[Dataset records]
####
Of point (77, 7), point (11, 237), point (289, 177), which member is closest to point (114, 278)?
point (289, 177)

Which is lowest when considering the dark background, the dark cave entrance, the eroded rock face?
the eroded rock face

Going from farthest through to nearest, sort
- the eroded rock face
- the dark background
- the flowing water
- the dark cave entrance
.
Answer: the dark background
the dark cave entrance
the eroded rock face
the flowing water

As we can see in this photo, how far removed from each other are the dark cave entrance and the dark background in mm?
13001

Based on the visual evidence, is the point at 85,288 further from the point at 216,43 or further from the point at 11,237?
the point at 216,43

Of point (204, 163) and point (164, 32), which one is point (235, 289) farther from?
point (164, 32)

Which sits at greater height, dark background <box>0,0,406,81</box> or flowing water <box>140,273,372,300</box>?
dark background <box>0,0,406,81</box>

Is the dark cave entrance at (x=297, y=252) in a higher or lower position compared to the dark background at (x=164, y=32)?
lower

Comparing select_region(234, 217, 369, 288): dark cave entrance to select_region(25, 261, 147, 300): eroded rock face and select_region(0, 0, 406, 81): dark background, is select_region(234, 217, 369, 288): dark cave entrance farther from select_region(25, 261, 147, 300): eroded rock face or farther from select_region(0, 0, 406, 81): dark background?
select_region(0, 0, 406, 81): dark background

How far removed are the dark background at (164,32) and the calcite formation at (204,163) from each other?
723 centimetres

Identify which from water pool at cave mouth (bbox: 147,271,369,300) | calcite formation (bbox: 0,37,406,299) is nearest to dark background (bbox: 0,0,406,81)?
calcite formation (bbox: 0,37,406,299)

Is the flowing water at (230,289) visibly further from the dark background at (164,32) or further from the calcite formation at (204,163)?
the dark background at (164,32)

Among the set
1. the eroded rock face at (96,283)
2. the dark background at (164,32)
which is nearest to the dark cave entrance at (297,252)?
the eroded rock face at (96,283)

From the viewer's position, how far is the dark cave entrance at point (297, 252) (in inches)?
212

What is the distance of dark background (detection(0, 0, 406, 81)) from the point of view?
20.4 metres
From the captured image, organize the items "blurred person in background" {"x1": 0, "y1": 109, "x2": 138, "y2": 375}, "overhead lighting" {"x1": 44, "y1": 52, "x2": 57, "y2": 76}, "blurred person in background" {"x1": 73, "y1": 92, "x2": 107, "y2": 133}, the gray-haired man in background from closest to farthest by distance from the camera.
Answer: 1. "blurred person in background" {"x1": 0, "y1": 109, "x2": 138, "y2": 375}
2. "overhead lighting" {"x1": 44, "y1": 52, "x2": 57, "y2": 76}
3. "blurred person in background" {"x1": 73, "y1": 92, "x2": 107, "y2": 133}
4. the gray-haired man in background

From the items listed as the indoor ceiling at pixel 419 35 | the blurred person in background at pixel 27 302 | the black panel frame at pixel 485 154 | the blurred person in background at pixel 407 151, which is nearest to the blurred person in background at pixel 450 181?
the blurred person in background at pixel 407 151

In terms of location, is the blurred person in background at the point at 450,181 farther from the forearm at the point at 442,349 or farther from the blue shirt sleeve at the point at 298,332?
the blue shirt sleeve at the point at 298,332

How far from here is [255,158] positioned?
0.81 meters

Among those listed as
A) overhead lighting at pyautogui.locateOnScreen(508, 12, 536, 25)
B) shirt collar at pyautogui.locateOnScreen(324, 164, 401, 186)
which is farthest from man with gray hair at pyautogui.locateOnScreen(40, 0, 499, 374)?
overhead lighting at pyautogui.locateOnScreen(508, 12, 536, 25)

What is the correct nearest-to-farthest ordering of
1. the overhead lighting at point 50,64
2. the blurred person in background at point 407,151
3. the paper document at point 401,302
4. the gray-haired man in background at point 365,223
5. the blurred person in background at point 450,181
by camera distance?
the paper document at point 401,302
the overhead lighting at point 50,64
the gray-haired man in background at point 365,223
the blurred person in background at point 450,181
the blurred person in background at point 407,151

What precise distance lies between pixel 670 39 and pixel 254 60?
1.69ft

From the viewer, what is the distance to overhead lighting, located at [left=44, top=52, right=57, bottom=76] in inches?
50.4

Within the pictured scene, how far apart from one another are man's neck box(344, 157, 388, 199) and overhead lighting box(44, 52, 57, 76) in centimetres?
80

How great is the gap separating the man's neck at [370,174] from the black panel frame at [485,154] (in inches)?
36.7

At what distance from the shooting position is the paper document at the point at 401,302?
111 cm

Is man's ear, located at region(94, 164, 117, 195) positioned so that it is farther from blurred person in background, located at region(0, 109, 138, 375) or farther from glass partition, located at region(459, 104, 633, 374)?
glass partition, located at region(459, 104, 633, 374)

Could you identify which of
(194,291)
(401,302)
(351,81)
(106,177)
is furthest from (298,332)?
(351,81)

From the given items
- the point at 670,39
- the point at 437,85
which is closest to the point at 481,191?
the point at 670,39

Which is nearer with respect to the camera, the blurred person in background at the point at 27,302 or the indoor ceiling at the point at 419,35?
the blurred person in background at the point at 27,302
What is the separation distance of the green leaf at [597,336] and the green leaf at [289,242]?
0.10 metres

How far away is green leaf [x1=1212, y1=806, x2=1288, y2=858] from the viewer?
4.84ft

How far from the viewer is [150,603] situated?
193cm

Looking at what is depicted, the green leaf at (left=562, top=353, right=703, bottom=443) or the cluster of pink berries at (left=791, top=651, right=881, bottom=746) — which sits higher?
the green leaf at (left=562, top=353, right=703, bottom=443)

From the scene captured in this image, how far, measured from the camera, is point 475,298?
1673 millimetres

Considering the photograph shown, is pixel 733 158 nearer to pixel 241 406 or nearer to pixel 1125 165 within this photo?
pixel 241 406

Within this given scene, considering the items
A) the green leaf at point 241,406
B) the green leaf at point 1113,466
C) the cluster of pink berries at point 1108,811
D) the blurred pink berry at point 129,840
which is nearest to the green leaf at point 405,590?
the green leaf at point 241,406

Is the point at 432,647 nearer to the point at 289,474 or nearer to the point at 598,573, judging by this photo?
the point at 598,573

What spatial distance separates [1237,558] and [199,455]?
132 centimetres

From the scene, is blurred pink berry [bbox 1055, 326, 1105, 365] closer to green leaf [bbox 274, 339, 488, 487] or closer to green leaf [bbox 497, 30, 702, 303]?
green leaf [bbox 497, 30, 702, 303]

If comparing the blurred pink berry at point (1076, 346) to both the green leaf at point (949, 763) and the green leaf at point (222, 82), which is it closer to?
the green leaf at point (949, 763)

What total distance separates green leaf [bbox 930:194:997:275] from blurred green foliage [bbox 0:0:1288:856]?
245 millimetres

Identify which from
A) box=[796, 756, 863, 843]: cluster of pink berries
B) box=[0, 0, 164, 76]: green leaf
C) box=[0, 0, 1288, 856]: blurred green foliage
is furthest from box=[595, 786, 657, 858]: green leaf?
####
Copy out the records above again, from their first line through the line containing "723 centimetres", including both ends.

» REPLY:
Of point (77, 7), point (11, 237), point (289, 177), which member is closest to point (114, 278)?
point (289, 177)

Which is lowest when considering the dark background, the dark cave entrance, the eroded rock face?
the eroded rock face

Going from farthest through to nearest, sort
- the eroded rock face
- the dark background
- the flowing water
- the dark cave entrance
.
Answer: the dark background
the dark cave entrance
the eroded rock face
the flowing water

As we can see in this photo, how far removed from each other are the dark cave entrance and the dark background in mm?
13001

Based on the visual evidence, is the point at 85,288 further from the point at 216,43 or further from the point at 11,237?
the point at 216,43

Of point (204, 163) and point (164, 32), which one is point (235, 289) farther from?
point (164, 32)

Which sits at greater height, dark background <box>0,0,406,81</box> or flowing water <box>140,273,372,300</box>?
dark background <box>0,0,406,81</box>

Is the dark cave entrance at (x=297, y=252) in a higher or lower position compared to the dark background at (x=164, y=32)?
lower

Comparing select_region(234, 217, 369, 288): dark cave entrance to select_region(25, 261, 147, 300): eroded rock face and select_region(0, 0, 406, 81): dark background, is select_region(234, 217, 369, 288): dark cave entrance farther from select_region(25, 261, 147, 300): eroded rock face or farther from select_region(0, 0, 406, 81): dark background?
select_region(0, 0, 406, 81): dark background

How far removed are the dark background at (164,32) and the calcite formation at (204,163) from each other?
723 centimetres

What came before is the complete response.